Of course, the fact that we have had a net negative national savings rate for over a year, combined with the highest debt to GDP ratio in US history, doesn't exactly put us in good shape to bid against Europe and China, does it?
Also consider the nature of the "GDP," when the majority of Americans live off the discretionary income of other Americans. As Americans have to spend more money on energy and food (and other items), what is left of their "discretionary" income is going to shrink rapidly.
WestText I agree with you 100%.
As far as being the richest as long as the petrodollar reigns supreme we are. The could end at any moment. It should have ended years ago if Japan had clean up their act and with the new Euro. America has taken advantage of the fact the world did not move to a basket currency for world trade.
I think we are the richest country in the world right now but a lot of this wealth is from selling debts we will never repay to suckers around the world.
I also have serious doubts on how long we can maintain this financial scheme. As I learn more about how wealthy America has in many ways leveraged its middle class to allow it to control the majority of the worlds international corporations I've become convinced that chances for a real response to peak oil from the US is basically zero.

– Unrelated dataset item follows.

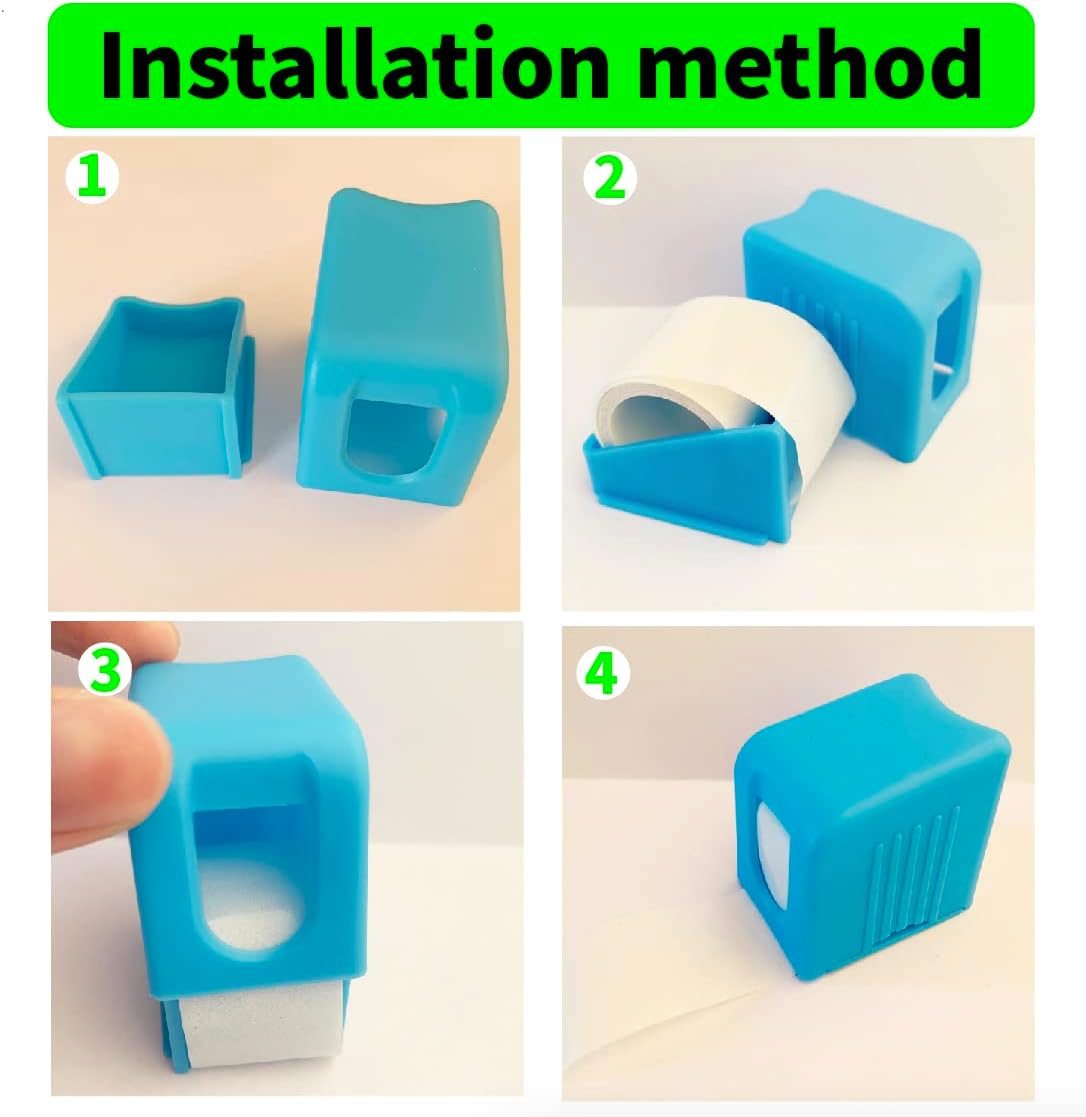 Installation method

1

2

3

4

Once you realize that many American companies make more money outside the US than inside you realize the full extent of the problems we face.

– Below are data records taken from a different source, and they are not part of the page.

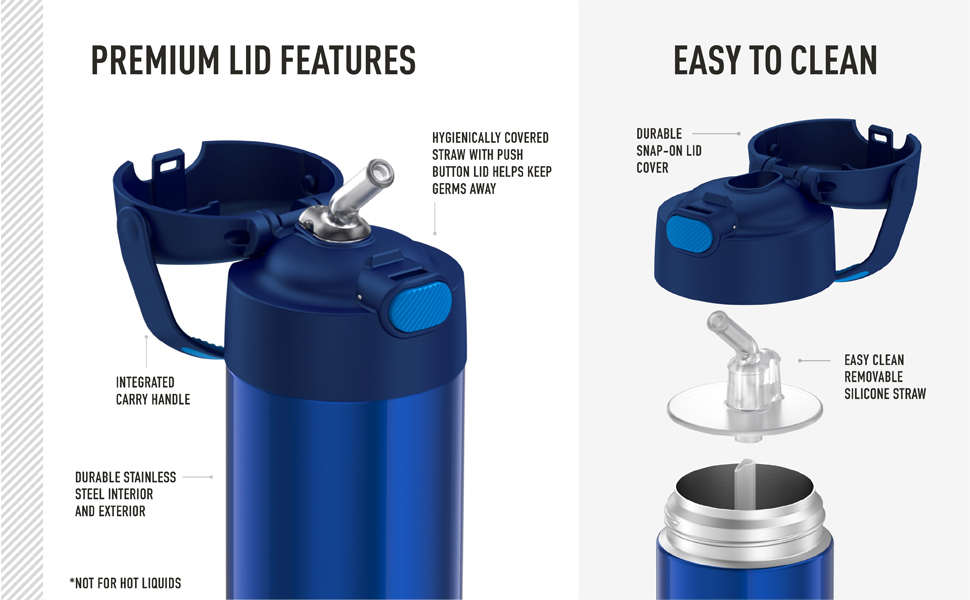 PREMIUM LID FEATURES

HYGIENICALLY COVERED STRAW WITH PUSH BUTTON LID HELPS KEEP GERMS AWAY

INTEGRATED CARRY HANDLE

DURABLE STAINLESS STEEL INTERIOR AND EXTERIOR

*NOT FOR HOT LIQUIDS

EASY TO CLEAN

DURABLE SNAP-ON LID COVER

EASY CLEAN REMOVABLE SILICONE STRAW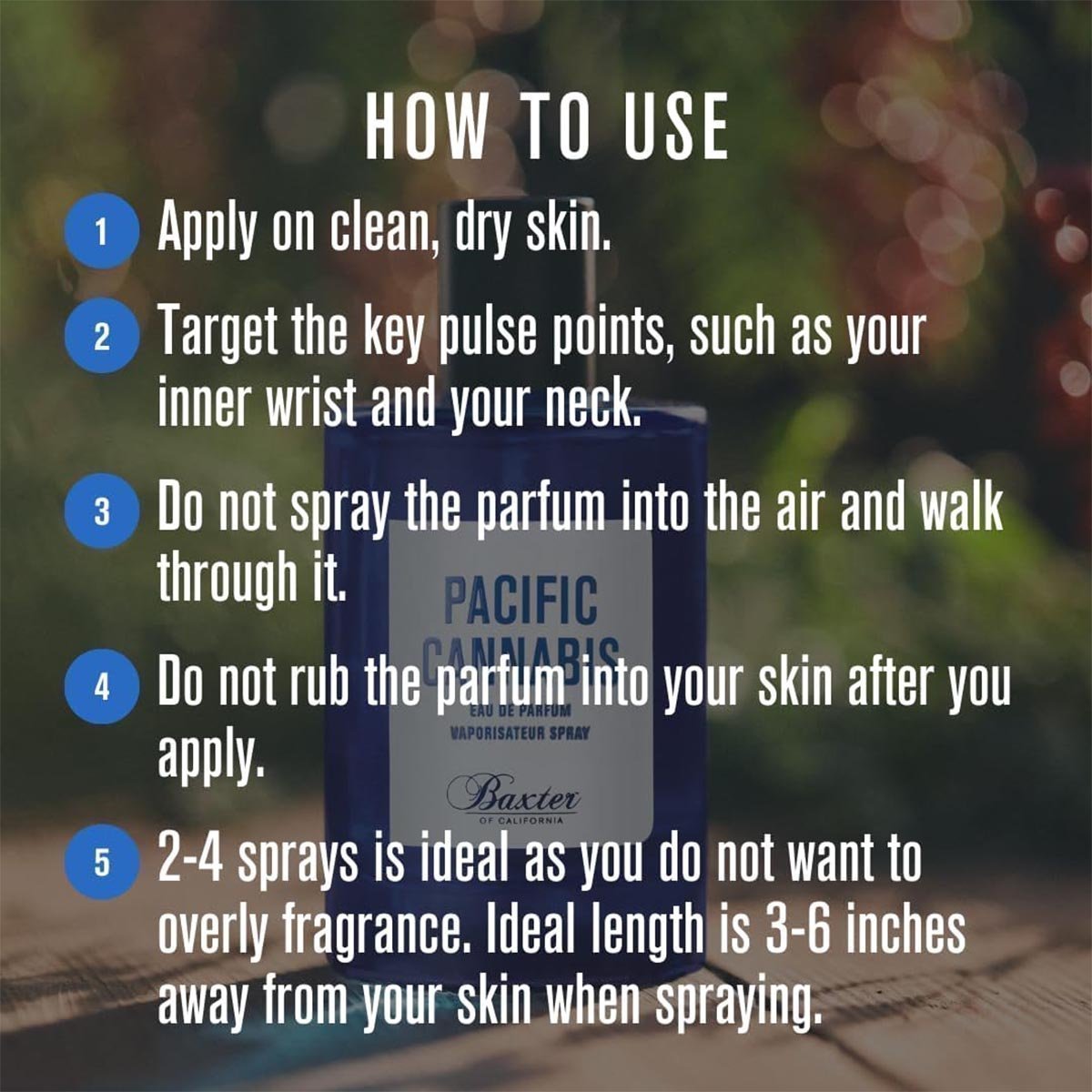 HOW TO USE

1 Apply on clean, dry skin.

2 Target the key pulse points, such as your inner wrist and your neck.

3 Do not spray the parfum into the air and walk through it.

4 Do not rub the parfum into your skin after you apply.

5 2-4 sprays is ideal as you do not want to overly fragrance. Ideal length is 3-6 inches away from your skin when spraying.

PACIFIC CANNABIS
EAU DE PARFUM
VAPORISATEUR SPRAY
Baxter
OF CALIFORNIA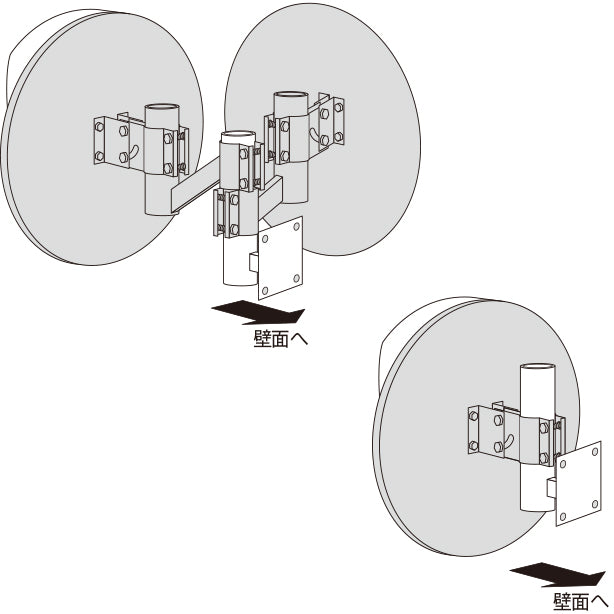 壁面へ

壁面へ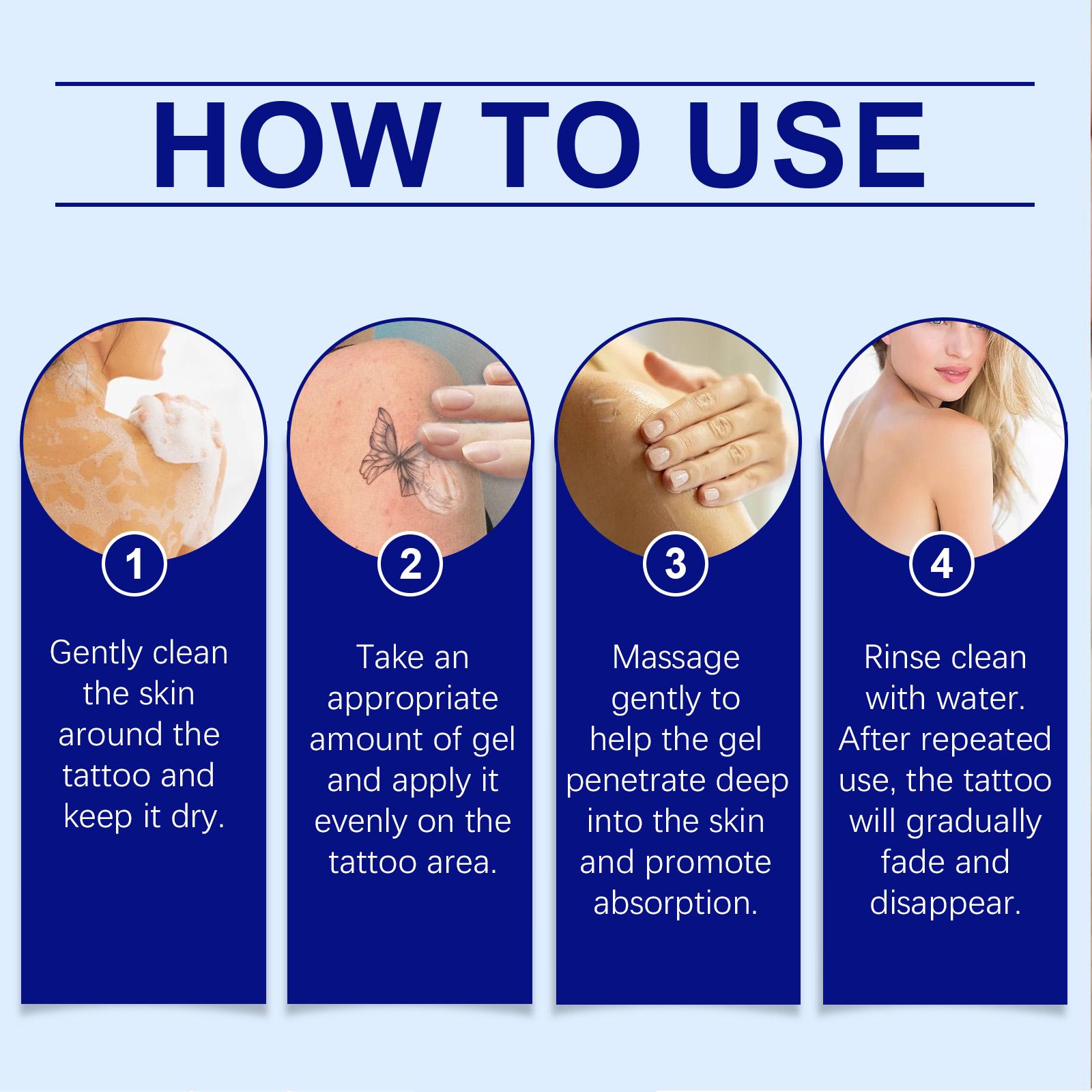 HOW TO USE

1

Gently clean the skin around the tattoo and keep it dry.

2

Take an appropriate amount of gel and apply it evenly on the tattoo area.

3

Massage gently to help the gel penetrate deep into the skin and promote absorption.

4

Rinse clean with water. After repeated use, the tattoo will gradually fade and disappear.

Basically they no longer care about the American consumer and are happy to pump them for their last dime. And of course the American consumer is quite happy to be pumped.
This situation is quite relevant to peak oil since we are suggesting a major investment on the part of the American government which would of course mean additional taxes and investment on the part our our corporations. They have no interest in the long term survival of the American consumer.
No grand conspiracy is needed for this to happen its a side effect of globalization. In a global economy worker pay is driven down too the global mean.
This added with WT export land model implies that at some point the US will become a second world nation
with demographics similar to Brazil.
We probably will see our oil consumption drop at that point but its not a pleasant way to achieve the goal. Any chance of a rational response to peak oil from the American goverment assumes that they care I see no indication that this is the case.
There are several ways to look at this.
One way is to look at it from currency point of view:
Prior to 2006, the situation was a lot different than post 2006, so let's go back to 2005. If the world's economy is frozen and all assets are liquidated to payoff all debts, US will have a positive cash balance. Post 2006, US foreign earnings will no longer compensate our account deficit. So from a currency point of view, we are living on past capital accumulations/savings starting from 2006.
A second way to look at it is ability of US citizens to payoff debt, US citizens own more assets than all US debt combined. US income is also quite high, so no danger of defaulting. This is only a valid way to look at it due to US debt is denominated in USD, so currency depreciations do not alter US ability to repay debt. Other states do not have this luxury. As the more money they paydown US denominated debt, the less their own currency are worth and the more money they need. Of course, they get around this by dealing with hardcurrency.
There are more ways to look at it. The point being it is not too late for US to get their act together. Not like they will, but they are not at the point of insolvency or close to it.
Where did you get $50Trillion?
I would hope with an annual $13+Trillion revenue economy that assets are at least value 4 times revenue.
I don't know what you think our assets are. I also have no idea why you think we are not bankrupt. All the methods that I mentioned points to US being in a bad position going forward.